Directions
[a] According to the Form 8-K filing, what is the date of the earliest event reported?
[b] In the Form 8-K filing, rewrite everything from "(Registrant’s telephone number)" down to "(17 CFR 204.14a-12)", putting "Solicitation material" wherever "Soliciting material" appears.

Document section
::::::

Form 8-K

SECURITIES AND EXCHANGE COMMISSION

Washington, D.C. 20549

 


FORM 8-K

 


CURRENT REPORT

Pursuant to Section 13 or 15(d) of

the Securities Exchange Act of 1934

Date of Report (Date of earliest event reported): February 15, 2007

 


A. O. Smith Corporation

(Exact name of registrant as specified in its charter)

 


 

Delaware   1-475   39-0619790

(State or other jurisdiction

of incorporation)

  (Commission File Number)  

(IRS Employer

Identification No.)

P.O. Box 245008, Milwaukee, Wisconsin 53224-9508

(Address of principal executive offices, including zip code)

(414) 359-4000

(Registrant’s telephone number)

 


Check the appropriate box below if the Form 8-K filing is intended to simultaneously satisfy the filing obligation of the registrant under any of the following provisions (see General Instruction A.2. below):

 

¨ Written communication pursuant to Rule 425 under the Securities Act (17 CFR 230.425)

 

¨ Soliciting material pursuant to Rule 14a-12 under the Exchange Act (17 CFR 204.14a-12)

 

¨ Pre-commencement communications pursuant to Rule 14d-2(b) under the Exchange Act (17 CFR 240.14d-2(b))

 

¨ Pre-commencement communications pursuant to Rule 13-e4(c) under the Exchange Act (17 CFR 240.13e-4(c))

 



Item 1.01. Entry Into a Material Definitive Agreement.

::::::

Listing
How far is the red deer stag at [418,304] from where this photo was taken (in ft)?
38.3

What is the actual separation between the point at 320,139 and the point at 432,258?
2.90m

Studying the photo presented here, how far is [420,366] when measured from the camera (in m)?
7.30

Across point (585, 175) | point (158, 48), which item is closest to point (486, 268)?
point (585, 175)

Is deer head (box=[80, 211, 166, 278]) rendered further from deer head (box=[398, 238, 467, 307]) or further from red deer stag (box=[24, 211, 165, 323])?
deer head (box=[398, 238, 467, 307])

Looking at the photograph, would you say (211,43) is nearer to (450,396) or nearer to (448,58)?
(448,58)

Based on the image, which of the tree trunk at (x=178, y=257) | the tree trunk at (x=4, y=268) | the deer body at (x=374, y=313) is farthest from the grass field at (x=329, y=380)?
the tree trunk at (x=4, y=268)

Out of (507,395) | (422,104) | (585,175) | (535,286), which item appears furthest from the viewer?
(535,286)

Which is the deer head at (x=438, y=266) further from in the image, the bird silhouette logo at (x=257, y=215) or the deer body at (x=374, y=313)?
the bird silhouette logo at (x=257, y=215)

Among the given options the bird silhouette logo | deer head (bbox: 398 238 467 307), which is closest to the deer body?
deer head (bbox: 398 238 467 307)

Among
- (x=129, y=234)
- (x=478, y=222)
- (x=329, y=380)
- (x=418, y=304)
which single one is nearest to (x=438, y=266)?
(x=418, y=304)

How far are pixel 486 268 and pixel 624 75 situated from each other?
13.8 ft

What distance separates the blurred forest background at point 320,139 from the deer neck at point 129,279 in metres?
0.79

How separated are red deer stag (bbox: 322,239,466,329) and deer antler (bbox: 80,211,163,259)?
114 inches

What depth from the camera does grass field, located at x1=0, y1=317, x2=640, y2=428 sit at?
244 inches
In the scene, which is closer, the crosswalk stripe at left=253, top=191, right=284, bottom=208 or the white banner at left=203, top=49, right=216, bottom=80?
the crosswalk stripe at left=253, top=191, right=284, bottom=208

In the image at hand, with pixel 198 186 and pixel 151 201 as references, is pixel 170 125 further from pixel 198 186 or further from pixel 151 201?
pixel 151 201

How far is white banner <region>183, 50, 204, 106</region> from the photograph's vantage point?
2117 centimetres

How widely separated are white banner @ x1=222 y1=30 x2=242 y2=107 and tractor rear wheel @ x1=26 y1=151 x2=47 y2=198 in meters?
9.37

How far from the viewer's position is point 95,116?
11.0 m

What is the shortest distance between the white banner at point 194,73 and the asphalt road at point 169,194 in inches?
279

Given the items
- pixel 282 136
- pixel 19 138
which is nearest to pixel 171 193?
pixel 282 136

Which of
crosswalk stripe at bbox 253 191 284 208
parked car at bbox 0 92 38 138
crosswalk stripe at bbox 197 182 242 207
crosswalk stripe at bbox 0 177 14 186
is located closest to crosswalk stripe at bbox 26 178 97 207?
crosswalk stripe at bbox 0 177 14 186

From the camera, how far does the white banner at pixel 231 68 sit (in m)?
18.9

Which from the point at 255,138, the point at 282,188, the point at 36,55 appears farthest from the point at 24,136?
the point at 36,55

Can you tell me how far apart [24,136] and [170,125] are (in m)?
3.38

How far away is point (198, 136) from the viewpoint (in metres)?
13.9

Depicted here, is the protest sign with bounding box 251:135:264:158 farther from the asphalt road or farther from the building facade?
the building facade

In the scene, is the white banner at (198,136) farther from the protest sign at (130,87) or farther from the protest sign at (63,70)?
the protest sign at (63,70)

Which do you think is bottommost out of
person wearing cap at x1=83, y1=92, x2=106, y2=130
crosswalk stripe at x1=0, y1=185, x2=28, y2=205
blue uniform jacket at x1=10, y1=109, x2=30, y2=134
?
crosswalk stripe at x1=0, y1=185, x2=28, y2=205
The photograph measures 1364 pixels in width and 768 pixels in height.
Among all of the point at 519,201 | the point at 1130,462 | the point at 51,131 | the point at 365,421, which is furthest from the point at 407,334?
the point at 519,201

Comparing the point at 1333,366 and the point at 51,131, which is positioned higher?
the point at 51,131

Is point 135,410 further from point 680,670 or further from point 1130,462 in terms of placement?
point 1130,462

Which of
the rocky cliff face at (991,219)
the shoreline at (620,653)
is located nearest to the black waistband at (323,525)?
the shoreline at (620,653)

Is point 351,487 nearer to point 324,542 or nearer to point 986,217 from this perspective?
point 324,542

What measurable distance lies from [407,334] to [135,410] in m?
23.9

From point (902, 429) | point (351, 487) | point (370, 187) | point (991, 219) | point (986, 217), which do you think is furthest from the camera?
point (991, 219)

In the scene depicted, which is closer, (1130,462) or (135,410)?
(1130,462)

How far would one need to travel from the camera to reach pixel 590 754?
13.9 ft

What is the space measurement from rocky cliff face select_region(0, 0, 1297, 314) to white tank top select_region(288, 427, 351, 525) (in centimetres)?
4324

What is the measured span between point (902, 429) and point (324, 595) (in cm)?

::::::

Task-by-task answers
[a] February 15, 2007

[b]
(Registrant’s telephone number)

 


Check the appropriate box below if the Form 8-K filing is intended to simultaneously satisfy the filing obligation of the registrant under any of the following provisions (see General Instruction A.2. below):

 

¨ Written communication pursuant to Rule 425 under the Securities Act (17 CFR 230.425)

 

¨ Solicitation material pursuant to Rule 14a-12 under the Exchange Act (17 CFR 204.14a-12)